Re: [PATCH 2/2] Add batched discard support for ext4.

Ric Wheeler <rwheeler@xxxxxxxxxx> · Sat, 24 Apr 2010 13:04:53 -0400

On 04/24/2010 11:03 AM, Greg Freemyer wrote:
On Sat, Apr 24, 2010 at 10:43 AM, Eric Sandeen<sandeen@xxxxxxxxxx>  wrote:

Greg Freemyer wrote:

On Sat, Apr 24, 2010 at 9:48 AM, Ric Wheeler<rwheeler@xxxxxxxxxx>  wrote:

On 04/24/2010 09:24 AM, Greg Freemyer wrote:

...

I know I've been arguing against this patch for the single SSD case
and I still think that use case should be handled by userspace as
hdparm/wiper.sh currently does.  In particular for those extreme
scenarios with JBOD SSDs, the user space solution wins because it
knows how to optimize the trim calls via vectorized ranges in the
payload.

I think that you have missed the broader point. This is not on by default,
so you can mount without discard and use whatever user space utility you
like at your discretion.

ric

Ric,

I was trying to say the design should be driven by the large discard
range use case, not the potentially pathological small discard range
use case that would only benefit SSDs.

Greg

Bear in mind that this patch makes the discard range requests substantially
-larger- than what mount -o discard does on ext4 today, in fact that was
a main goal.

If the kernel could assemble vectors of ranges and pass them down, I think it
could be extended to use that as well.

-Eric

Eric/Ric,

I was responding to the Lukas latest post which stated:

==
And also, currently I am rewriting the patch do use rbtree instead of the
bitmap, because there were some concerns of memory consumption. It is a
question whether or not the rbtree will be more memory friendly.
Generally I think that in most "normal" cases it will, but there are some
extreme scenarios, where the rbtree will be much worse. Any comment on
this ?
==

If one optimizes for large discard ranges and ignores the pathological
cases only beneficial to SSDs, then a rbtree wins.

Correct?

Greg

Let's summarize.

1. Everyone agrees that doing larger discard instead of little discards 
is a good thing.

2. Some devices care about this more than others (various types of SSD's 
and arrays have different designs and performance with discards). Some 
devices do small discards well, others don't.
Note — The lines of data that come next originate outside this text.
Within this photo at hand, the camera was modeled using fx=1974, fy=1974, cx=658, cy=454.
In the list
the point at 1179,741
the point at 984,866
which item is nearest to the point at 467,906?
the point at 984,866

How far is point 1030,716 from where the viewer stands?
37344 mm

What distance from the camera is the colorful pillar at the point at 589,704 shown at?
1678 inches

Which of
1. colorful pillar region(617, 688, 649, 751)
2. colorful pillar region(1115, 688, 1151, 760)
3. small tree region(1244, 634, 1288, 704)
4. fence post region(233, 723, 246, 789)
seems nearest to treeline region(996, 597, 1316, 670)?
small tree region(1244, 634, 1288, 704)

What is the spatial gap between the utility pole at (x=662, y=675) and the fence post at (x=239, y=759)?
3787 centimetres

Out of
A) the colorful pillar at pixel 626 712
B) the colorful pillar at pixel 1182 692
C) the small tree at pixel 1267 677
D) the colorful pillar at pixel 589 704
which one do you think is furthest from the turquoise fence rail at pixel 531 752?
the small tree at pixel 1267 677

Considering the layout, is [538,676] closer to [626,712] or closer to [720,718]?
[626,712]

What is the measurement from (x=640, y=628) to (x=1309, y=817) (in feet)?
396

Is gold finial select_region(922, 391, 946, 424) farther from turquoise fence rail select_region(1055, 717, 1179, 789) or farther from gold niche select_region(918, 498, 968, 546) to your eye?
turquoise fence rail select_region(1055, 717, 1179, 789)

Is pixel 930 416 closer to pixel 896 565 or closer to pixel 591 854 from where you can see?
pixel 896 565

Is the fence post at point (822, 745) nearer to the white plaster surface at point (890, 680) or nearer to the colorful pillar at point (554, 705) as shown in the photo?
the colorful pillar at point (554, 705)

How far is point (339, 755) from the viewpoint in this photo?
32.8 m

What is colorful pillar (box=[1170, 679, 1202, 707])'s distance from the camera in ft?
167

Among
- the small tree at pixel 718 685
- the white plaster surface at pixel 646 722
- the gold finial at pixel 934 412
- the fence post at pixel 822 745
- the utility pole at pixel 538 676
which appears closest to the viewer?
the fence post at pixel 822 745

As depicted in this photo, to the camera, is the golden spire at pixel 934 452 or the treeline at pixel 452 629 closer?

3. How you get to those bigger discards in our implementation - using a 
series of single range requests, using vectored requests, tracking 
extents that can be combined in an rbtree or not - is something that we 
are working on. Using rbtrees versus a bitmap efficiency is about DRAM 
consumption, not performance of the resulting discard on the target.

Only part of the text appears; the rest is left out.